Die Dolomiten sind die schönsten Bauwerke der Welt, soll Reinhold Messner einmal gesagt haben, der wohl mehr Berge gesehen hat als kaum ein anderer.
Und wer zum ersten Mal in die Dolomitenregion Drei-Zinnen kommt, wird dem Alpinisten sofort recht geben.
Nichts zu groß oder übertrieben modern, sondern genau richtig, um einen entspannten Skiurlaub zu verbringen …
Es ist später Nachmittag, als sie im Urlaubsort ankommen.
Unter dem Abendhimmel liegt die Welt wie frisch geputzt, Lichter funkeln inmitten der dichten Schneedecke wie von kristallenen Sternen übersät.
Der Wirt der Pension empfängt sie mit einem Glas Limoncello – dem Zitronenlikör der Region.
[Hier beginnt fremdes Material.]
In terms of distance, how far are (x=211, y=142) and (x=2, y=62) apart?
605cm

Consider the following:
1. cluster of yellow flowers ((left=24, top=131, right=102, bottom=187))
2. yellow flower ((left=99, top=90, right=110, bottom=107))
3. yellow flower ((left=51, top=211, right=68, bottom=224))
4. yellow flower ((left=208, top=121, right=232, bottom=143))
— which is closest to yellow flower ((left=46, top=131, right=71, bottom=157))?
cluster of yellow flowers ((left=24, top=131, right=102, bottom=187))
Er erhebt sein Glas: »Auf einen erholsamen Skiurlaub.«
In ihrer Ferienwohnung steht sie dann mit der Freundin auf dem Balkon, atmet die frische Luft tief ein und aus, und schaut in die schneebedeckten Berge.
Ein traumhafter Blick …
Am nächsten Morgen geht es auf die Abfahrtspiste. Die Welt liegt vor ihnen wie frisch geputzt. Die Piste ist wenig befahren und sie genießen es, langsam ohne Eile hinunterzugleiten.
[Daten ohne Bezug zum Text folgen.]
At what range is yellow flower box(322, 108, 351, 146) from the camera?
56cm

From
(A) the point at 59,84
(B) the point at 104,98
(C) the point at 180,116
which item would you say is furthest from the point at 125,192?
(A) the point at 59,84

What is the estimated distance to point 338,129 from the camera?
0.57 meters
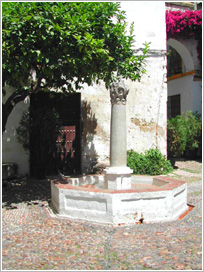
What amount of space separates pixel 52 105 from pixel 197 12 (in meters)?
8.17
Eine kleine Pause auf halber Strecke. »Wie in dem Märchen von der Schneekönigin«, ruft Anke, und zeigt auf eine kaum sichtbare Berghütte.
Das Dach trägt ein dickes Polster aus Schnee. Schneewehen ringsum an den niedrigen Wänden, nur das Fenster schaut noch heraus, ein still leuchtender Fleck im dichten Weiß.
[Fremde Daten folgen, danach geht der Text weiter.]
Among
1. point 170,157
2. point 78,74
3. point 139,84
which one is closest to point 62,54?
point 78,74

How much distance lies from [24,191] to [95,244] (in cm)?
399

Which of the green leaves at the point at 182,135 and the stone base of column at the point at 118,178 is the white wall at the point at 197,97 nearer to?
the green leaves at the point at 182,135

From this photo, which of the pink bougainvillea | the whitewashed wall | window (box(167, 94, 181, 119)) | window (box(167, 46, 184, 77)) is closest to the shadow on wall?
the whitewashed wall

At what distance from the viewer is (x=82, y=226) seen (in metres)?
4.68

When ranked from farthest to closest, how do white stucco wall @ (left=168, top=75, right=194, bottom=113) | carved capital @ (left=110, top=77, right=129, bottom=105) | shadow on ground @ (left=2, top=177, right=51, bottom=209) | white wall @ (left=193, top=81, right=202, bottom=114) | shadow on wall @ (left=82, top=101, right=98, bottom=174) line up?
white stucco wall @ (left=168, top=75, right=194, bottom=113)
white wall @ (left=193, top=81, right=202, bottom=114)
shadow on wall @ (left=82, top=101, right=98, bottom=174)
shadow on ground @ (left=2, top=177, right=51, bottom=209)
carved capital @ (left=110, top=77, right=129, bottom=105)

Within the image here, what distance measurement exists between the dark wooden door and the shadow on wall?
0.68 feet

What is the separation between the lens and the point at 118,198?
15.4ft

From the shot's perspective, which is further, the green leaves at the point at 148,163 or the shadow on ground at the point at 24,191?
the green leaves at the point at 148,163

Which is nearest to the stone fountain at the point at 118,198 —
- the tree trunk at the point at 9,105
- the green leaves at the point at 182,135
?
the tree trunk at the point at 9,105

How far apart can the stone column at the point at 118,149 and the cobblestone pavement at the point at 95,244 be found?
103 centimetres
Marlies kann sich nicht so leicht und locker daran erfreuen. Sie fürchtet sich vor der unbekannten steilen Abfahrtsstrecke, die vor ihnen liegt.
Anke, die super tolle Skifahrerin, winkt kurz mit dem Skistock: »Wir sehen uns an der Talstation«, und fährt los.
Marlies atmet tief durch, geht in die Hocke, stößt sich ab … Sie sieht den Steilhang zu spät. Um noch ausweichen zu können, hat sie die Linkskurve verpasst.
Sie verliert die Balance, gerät in starke Rückenlage, die linke Skibindung geht auf.
Sie rutscht mit dem rechten Ski meterweise den Hang herunter, findet schließlich irgendwo am Waldrand Halt.
Beim Versuch, sich aufzurichten und die rechte Skibindung zu öffnen, rutscht sie noch einige Meter weiter in die Tiefe.
Nun liegt sie im Schnee, mit nur einem Ski. Ihr Herz rast. Ihre Glieder zittern.
Sie schaut in den Himmel, zwei Flugzeuge schlagen ein filigranes Kreuz in das strahlende Blau, sie prüft ihre Gelenke, es scheint alles okay.
Sie sieht sich um, der linke Ski liegt weit oben in einem Schneeberg. Freundin Anke ist wahrscheinlich schon unten im Tal angekommen.
Was nun? Sie ist verzweifelt. Doch da sieht sie, wie ein Skifahrer auftaucht, sich im Fahren nach unten bückt, ihren Ski aufhebt und im Hüftschwung zu ihr hingleitet.
»Haben Sie sich verletzt? Kann ich helfen?« Er reicht ihr die Hand, sie steht auf: »Danke, alles okay.«
Er hilft ihr beim Anlegen der Ski:
Die Geste, das Senken des Kopfes. Wie er sich bückt, wie er ihr den Skistock übergibt, wie er beim Anschnallen hilft …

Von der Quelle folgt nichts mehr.